Unicode block facts for kids
A Unicode block is like a special box that holds a group of similar characters or symbols. Think of it as a collection of letters, numbers, or pictures that belong together. These blocks are created by the Unicode Consortium, which is a group that makes sure computers can understand and show text from all languages around the world.
Many blocks contain characters for a specific language, like the letters you use every day. Other blocks hold special symbols, such as those used in mathematics or for emojis!
Contents
What are Unicode Blocks?
Imagine you have a giant digital library with every single letter, number, and symbol from every language and writing system ever used. That's what Unicode tries to be! To keep this huge library organized, Unicode divides all these characters into smaller groups called "blocks." Each block has its own special range of codes.
Why do we need Unicode Blocks?
Unicode blocks help computers manage and display text correctly. Without them, your computer might not know how to show characters from different languages or special symbols. For example, the letters you are reading right now are part of the "Basic Latin" block. If you wanted to write in Japanese, your computer would use characters from blocks like "Hiragana" or "Katakana." This system makes sure that text looks the same for everyone, no matter what language they are using.
How are Unicode Blocks Organized?
Each character in Unicode has a unique number, called a "code point." Unicode blocks are defined by a starting code point and an ending code point. All the characters within that range belong to that specific block. This helps keep everything neat and tidy.
For example, the "Basic Latin" block starts at U+0000 and ends at U+007F. The "U+" simply means "Unicode." So, all the characters from 0000 to 007F are in that block.
Examples of Unicode Blocks
Here are a few examples of Unicode blocks to show you how diverse they are. This table shows the first and last code points for each block, its name, how many code points it covers, and how many actual characters are in it.

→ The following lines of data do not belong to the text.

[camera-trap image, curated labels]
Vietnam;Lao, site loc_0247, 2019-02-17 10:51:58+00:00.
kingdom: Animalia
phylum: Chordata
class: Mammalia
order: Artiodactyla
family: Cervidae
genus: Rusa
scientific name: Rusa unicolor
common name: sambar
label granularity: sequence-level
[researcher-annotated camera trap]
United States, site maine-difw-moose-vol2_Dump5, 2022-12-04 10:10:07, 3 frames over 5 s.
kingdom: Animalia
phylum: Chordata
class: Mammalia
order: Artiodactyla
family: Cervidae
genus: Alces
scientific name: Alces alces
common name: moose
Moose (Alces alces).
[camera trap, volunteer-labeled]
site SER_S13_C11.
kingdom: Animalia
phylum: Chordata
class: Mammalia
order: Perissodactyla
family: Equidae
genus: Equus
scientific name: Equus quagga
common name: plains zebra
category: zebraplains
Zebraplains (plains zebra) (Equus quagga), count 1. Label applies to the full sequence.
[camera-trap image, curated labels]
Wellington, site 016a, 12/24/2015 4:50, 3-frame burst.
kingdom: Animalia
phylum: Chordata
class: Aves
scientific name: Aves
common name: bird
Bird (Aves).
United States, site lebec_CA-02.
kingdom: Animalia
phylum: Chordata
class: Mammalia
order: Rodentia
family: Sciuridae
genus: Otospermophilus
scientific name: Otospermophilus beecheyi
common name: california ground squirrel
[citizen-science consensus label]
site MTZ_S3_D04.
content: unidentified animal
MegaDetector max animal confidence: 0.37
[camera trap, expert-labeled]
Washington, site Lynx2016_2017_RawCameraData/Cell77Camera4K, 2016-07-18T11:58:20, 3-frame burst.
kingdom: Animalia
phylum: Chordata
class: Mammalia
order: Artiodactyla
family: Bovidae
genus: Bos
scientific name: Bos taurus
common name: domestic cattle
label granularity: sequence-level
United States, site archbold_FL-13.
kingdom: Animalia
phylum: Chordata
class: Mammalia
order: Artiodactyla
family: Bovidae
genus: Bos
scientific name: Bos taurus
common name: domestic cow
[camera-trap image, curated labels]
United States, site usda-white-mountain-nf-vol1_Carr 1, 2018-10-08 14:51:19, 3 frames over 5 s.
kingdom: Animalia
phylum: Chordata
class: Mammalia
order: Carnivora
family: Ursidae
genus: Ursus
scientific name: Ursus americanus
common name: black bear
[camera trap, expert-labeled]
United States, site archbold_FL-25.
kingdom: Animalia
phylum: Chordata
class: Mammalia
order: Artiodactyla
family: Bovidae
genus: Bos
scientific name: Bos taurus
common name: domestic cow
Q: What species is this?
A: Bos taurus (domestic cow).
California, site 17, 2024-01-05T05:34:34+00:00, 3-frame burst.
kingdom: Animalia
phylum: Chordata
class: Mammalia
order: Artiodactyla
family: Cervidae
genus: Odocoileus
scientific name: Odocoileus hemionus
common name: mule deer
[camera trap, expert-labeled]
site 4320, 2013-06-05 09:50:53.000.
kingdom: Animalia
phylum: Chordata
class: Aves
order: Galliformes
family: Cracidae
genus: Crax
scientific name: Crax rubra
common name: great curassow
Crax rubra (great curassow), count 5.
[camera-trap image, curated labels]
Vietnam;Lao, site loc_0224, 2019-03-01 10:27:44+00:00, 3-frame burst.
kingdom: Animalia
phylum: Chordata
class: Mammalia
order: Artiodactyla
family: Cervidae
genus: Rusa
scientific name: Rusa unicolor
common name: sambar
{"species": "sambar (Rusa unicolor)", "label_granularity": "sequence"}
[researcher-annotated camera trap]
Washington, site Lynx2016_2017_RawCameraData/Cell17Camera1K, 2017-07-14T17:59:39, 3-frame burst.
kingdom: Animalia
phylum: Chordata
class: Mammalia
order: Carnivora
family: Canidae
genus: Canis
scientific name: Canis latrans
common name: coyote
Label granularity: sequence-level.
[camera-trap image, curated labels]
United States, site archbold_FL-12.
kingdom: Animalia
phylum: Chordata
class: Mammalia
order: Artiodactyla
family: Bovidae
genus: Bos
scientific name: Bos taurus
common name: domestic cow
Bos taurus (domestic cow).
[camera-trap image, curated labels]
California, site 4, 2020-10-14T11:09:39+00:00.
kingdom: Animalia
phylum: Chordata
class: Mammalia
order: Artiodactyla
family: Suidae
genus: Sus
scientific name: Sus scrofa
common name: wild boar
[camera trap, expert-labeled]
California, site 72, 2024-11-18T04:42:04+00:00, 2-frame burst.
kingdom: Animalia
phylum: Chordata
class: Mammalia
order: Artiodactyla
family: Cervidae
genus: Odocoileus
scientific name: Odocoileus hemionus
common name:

Character codes | Name | Code points | Number of characters | |
---|---|---|---|---|
First | Last | |||
U+0000 | U+007F | Basic Latin | 128 | 128 |
U+0370 | U+03FF | Greek and Coptic | 144 | 135 |
U+0400 | U+04FF | Cyrillic | 256 | 256 |
U+0900 | U+097F | Devangari | 128 | 128 |
U+0E00 | U+0E7F | Thai | 128 | 87 |
U+1100 | U+11FF | Hangul Jamo | 256 | 256 |
U+2000 | U+206F | General Punctuation | 112 | 111 |
U+2190 | U+21FF | Arrows | 112 | 112 |
U+2200 | U+22FF | Mathematical Operators | 256 | 256 |
U+2600 | U+26FF | Miscellaneous Symbols | 256 | 256 |
U+3040 | U+309F | Hiragana | 96 | 93 |
U+30A0 | U+30FF | Katakana | 96 | 96 |
U+4E00 | U+9FFF | CJK Unified Ideographs | 20,992 | 20,989 |
U+1F600 | U+1F64F | Emoticons | 80 | 80 |